書籍目録

『日本への旅行者の最新ガイド』第34号

漫遊用達所南商会 / 南貞助

『日本への旅行者の最新ガイド』第34号

1917年(8月) 出版不明

T. Minami & Sons' Tourist Agency.

Tourist Compass Japan. Up-to-date Guide. REVISED SMI-ANNUALLY. No. 34.

(Aug.,)1917. <AB2018189>

Sold

10.8 cm x 18.2 cm, pp.[1-2], 3-72, folded colored map, 7 leaves (Advertisements), Original Card boards, bound in Japanese style, tied.

Information

喜賓会の設立と活動に尽力した南貞吉が設立した外客向け旅行会社「漫遊用達所南商会」が発行していた英文最新旅行情報

 この英文ガイドブックを作成した、漫遊用達所南商会とは、喜賓会の設立と運営に尽力した南貞助が立ち上げた民間の外客向け旅行業者で、現在の旅行業者の先駆けとなった存在です。南貞助は幕末高杉晋作の後押しを受けたイギリスに留学した経験をもち、外交部門の公職を歴任してから、再度渡英を果たし、ロンドンで日本語新聞を発行するなど、明治初期から国際的な活動を精力的に行なっていました。帰国後は、日本における最初の外客誘致団体喜賓会の設立に尽力し、運営実務の中心を担ったとされています。1903年に設立した商会の詳細な活動内容は明らかになっていませんが、本書のような英文ガイドや、地図、雑誌と知った出版物の発行も活発に行なっていたようです。
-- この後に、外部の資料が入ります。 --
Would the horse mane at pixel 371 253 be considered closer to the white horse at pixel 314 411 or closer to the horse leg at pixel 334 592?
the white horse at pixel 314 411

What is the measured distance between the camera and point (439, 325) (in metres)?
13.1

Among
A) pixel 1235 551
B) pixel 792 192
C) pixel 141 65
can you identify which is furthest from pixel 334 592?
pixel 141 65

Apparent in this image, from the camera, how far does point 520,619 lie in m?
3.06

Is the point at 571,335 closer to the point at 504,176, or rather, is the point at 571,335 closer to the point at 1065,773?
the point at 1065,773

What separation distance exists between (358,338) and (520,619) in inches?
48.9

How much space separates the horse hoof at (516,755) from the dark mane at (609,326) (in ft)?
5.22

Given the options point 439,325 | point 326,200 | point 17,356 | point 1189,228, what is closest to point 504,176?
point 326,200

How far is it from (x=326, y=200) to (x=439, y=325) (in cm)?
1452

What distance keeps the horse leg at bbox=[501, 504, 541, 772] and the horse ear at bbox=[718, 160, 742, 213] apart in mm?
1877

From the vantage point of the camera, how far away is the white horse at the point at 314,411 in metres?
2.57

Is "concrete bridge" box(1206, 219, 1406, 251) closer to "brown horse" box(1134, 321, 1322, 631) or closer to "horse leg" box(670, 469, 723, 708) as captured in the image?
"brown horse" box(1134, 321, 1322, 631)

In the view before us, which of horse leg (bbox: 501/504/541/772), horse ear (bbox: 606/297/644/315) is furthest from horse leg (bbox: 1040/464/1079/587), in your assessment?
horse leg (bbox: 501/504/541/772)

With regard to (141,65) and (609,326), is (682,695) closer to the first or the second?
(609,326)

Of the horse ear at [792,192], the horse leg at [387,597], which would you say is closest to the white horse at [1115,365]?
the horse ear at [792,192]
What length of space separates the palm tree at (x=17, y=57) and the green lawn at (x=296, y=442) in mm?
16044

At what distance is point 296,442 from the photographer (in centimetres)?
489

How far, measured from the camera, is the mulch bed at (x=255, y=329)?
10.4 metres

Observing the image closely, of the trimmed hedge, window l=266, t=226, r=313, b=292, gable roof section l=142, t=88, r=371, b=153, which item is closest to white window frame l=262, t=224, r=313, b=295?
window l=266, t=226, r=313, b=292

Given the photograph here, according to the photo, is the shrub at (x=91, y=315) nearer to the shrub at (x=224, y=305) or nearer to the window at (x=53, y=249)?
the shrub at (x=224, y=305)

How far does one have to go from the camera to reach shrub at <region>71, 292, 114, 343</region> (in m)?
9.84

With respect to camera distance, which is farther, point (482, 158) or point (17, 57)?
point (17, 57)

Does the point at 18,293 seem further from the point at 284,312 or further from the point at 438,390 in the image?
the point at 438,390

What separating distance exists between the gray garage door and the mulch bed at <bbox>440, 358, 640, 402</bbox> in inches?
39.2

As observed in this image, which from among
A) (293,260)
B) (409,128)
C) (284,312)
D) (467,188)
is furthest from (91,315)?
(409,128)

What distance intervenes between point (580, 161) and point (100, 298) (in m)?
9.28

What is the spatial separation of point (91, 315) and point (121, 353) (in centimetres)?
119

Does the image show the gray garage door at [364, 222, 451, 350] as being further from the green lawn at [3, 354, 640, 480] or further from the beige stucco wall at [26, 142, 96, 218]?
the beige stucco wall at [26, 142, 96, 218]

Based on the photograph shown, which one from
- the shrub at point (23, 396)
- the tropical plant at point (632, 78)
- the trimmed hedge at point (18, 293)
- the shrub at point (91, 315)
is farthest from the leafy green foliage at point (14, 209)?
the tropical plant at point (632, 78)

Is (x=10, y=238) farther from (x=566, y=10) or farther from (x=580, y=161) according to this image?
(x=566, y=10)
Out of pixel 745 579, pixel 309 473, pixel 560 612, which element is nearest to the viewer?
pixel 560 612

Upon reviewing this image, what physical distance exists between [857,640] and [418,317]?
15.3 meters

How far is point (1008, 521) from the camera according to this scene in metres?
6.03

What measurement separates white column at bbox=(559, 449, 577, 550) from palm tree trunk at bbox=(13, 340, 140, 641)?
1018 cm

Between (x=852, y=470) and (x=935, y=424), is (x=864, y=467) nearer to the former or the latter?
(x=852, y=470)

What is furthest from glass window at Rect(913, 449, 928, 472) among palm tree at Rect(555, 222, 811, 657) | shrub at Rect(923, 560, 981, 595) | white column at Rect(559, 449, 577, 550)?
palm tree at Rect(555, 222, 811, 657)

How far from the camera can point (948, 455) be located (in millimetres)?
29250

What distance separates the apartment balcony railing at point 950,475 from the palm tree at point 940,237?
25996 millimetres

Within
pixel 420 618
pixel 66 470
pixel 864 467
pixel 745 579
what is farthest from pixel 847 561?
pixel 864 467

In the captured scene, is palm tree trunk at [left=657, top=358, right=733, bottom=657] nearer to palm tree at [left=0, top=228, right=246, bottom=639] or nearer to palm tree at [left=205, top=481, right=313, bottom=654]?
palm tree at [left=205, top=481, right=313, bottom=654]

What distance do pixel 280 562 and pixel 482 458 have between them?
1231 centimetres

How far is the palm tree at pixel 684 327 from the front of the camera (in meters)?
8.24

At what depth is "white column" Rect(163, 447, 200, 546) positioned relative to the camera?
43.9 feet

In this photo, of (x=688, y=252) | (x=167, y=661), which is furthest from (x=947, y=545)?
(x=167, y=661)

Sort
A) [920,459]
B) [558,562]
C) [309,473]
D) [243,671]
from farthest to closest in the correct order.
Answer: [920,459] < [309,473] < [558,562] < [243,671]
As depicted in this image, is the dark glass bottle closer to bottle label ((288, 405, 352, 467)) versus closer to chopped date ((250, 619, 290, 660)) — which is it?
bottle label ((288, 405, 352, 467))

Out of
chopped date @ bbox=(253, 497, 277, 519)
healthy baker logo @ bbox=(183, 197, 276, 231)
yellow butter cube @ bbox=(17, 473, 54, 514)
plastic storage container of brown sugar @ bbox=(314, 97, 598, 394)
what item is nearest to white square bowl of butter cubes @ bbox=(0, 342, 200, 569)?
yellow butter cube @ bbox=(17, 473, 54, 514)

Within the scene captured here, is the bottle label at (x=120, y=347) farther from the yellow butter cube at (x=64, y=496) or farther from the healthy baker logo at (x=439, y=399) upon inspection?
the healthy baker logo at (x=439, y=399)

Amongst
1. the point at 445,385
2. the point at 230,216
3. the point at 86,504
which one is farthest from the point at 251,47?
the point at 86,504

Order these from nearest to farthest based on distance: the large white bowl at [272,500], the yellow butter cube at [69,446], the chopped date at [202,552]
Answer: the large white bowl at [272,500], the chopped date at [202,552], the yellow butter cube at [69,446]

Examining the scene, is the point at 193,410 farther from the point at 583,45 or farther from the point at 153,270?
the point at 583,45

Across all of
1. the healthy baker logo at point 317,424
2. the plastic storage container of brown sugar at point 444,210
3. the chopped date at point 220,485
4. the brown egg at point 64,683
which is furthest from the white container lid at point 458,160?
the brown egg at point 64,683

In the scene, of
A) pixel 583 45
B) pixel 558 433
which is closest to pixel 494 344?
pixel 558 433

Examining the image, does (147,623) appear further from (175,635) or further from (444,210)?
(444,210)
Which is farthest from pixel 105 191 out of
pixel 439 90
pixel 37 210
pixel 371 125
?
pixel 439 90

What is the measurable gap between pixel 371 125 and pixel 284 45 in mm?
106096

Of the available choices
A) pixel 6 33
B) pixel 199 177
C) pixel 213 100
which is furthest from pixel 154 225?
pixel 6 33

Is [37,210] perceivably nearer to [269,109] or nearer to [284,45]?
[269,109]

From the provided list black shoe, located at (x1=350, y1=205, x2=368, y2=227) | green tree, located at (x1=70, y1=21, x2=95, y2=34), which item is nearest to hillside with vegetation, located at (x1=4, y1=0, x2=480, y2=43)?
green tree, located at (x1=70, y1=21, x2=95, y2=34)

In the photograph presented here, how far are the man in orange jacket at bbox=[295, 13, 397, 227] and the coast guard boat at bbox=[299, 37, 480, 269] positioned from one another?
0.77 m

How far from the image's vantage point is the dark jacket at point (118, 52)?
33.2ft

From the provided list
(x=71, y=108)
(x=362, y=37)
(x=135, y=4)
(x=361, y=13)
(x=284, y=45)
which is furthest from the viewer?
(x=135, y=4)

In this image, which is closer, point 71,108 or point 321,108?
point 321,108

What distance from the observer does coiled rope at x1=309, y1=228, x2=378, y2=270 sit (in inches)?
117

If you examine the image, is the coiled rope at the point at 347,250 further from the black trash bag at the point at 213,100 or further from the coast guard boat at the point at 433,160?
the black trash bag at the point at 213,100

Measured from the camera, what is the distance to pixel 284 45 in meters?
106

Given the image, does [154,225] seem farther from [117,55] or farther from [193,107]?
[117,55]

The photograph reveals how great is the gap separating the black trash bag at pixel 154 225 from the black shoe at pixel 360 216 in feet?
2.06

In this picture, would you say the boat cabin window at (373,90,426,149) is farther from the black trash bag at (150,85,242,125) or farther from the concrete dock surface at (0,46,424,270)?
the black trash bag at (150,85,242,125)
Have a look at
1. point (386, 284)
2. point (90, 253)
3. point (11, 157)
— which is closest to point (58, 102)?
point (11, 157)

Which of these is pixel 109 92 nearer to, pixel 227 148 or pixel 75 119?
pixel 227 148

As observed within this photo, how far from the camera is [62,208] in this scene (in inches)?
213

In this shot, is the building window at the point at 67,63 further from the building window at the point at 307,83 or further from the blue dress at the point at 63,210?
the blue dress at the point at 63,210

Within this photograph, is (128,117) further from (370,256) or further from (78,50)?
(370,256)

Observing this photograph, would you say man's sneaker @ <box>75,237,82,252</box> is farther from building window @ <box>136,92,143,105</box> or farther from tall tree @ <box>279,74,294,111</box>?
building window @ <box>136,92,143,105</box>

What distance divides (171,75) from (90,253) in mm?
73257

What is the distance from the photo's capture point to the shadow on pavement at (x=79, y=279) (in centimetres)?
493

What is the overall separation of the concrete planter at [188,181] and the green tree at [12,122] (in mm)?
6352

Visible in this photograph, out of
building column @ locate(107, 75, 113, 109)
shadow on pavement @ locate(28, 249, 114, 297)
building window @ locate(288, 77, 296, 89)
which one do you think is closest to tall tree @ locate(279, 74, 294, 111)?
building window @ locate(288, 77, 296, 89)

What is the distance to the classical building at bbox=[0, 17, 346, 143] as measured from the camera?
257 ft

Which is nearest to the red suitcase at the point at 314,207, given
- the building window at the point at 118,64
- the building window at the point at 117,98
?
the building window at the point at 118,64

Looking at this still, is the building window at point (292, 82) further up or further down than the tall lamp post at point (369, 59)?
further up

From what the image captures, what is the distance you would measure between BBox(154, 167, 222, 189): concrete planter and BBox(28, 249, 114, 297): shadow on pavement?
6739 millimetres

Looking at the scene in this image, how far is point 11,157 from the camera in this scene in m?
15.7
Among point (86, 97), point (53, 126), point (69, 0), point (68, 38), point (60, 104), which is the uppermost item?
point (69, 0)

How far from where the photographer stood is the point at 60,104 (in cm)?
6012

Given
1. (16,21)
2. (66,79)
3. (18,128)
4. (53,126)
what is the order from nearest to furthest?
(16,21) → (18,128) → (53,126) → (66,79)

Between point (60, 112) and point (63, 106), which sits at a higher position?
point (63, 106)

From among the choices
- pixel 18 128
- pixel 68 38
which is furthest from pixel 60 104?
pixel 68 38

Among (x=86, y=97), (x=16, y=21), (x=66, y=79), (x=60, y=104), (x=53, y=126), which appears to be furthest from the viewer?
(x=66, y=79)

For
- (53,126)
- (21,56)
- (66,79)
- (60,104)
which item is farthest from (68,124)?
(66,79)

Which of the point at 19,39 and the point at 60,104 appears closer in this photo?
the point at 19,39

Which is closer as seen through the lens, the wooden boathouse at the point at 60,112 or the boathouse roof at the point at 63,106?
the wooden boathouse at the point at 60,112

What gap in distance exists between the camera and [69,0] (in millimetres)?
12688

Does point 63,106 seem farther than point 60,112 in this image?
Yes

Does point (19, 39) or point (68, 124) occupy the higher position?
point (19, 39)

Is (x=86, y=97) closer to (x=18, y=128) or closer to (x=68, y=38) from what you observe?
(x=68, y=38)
 本書は、来日した外国旅行者のために発行された英文日本ガイドで、その表題が示すように、通常のガイドブックよりも速報性に優れている点に特徴があります。本書は、1917年8月に発行された第34号にあたるものですが、半年に一回改訂を重ねるという、半ば雑誌に近い編集方針をとって、通常のガイドブックが急激な日本社会の変化についていけず、時代遅れになってしまいがちなのに対して、できるだけ最新の情報をアップデートしながら正確に伝えることを主眼に置いています。冒頭の序文は、1913年3月に第25号が発行された際に記したものを再掲していて、上述したような本書の独自性と強み、趣旨について簡潔説明されています。

 鉄道路線と敷設されている各駅を簡便に紹介することから始まっていて、東海道線、中山道線など、当時の鉄道路線と駅名、特徴と距離についての情報が掲載されています。具体的な都市の情報については、東京、横浜周辺に主眼が置かれていて、テキスト末部には東京周辺の折り込み彩色地図が収録されています。巻末は広告ページとなっていて、今で言うところのインバウンド需要に対応するホテルや商店、汽船会社、土産物店、写真展の広告などを見ることができます。

 南商会の活動内容や南貞助のこの分野に関わる多彩な活動については、その先駆性や重要性にも関わらず、あまりにも多くのことがわかっていないようです。本書のような出版物もその速報性を重視した作りのゆえか、現存するものがほとんどないようで、南商会の出版物の全貌を把握することも容易ではありません。その意味でも、本書のような残存する出版物から読み解けることは数多くあるのではないかと思われます。